Return every one of the lines below verbatim, leaving the pictures out.

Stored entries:

========================================================================

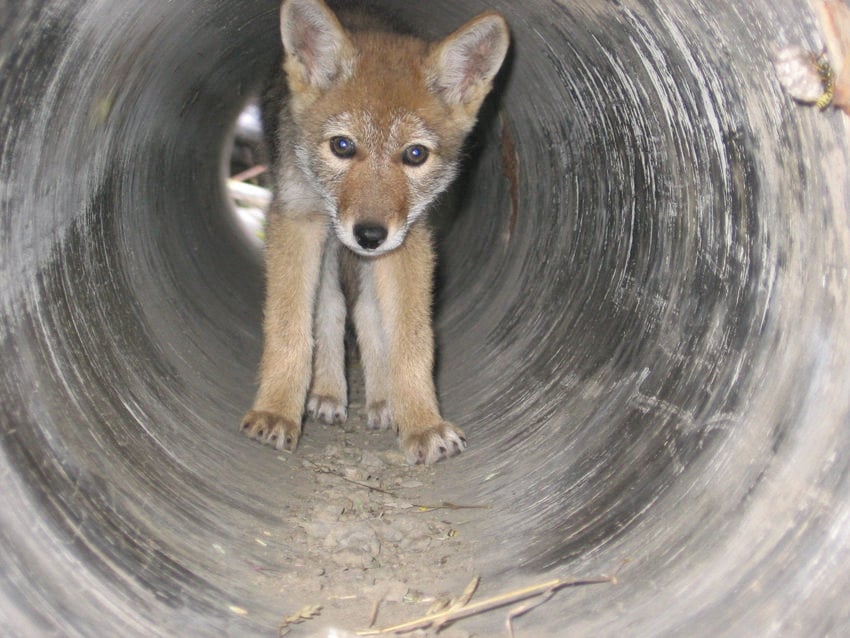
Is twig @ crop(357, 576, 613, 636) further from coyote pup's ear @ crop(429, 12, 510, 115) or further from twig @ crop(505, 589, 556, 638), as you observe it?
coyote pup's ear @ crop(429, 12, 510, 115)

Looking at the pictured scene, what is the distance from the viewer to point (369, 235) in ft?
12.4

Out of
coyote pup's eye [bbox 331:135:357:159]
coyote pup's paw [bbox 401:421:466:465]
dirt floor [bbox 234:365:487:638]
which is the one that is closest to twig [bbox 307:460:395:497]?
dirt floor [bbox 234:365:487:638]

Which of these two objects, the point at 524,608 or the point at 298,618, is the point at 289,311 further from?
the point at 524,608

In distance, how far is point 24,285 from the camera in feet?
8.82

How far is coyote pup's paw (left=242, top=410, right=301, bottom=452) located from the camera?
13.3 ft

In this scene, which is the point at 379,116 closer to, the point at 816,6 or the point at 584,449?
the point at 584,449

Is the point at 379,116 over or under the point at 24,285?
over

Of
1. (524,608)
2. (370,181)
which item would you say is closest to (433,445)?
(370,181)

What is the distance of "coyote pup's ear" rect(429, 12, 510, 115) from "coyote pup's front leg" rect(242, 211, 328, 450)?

========================================================================

Response to this exercise:
Is twig @ crop(357, 576, 613, 636) further from coyote pup's ear @ crop(429, 12, 510, 115) or further from twig @ crop(505, 589, 556, 638), as you observe it?
coyote pup's ear @ crop(429, 12, 510, 115)

Looking at the pictured scene, what is the distance from the viewer to point (369, 235) in ft?
12.4

Out of
coyote pup's eye [bbox 331:135:357:159]
coyote pup's paw [bbox 401:421:466:465]
dirt floor [bbox 234:365:487:638]
which is the one that is closest to twig [bbox 307:460:395:497]?
dirt floor [bbox 234:365:487:638]

Which of these two objects, the point at 524,608 or the point at 298,618, is the point at 289,311 further from?
the point at 524,608

In distance, how far is point 24,285 from the camera in feet?
8.82

How far is coyote pup's paw (left=242, top=410, right=301, bottom=452) located from the camera?
13.3 ft

In this scene, which is the point at 379,116 closer to, the point at 816,6 or the point at 584,449?
the point at 584,449

Is the point at 379,116 over or under the point at 24,285?
over

Of
1. (524,608)
2. (370,181)
which item would you say is closest to (433,445)?
(370,181)

What is the distance of "coyote pup's ear" rect(429, 12, 510, 115) from "coyote pup's front leg" rect(242, 211, 328, 450)?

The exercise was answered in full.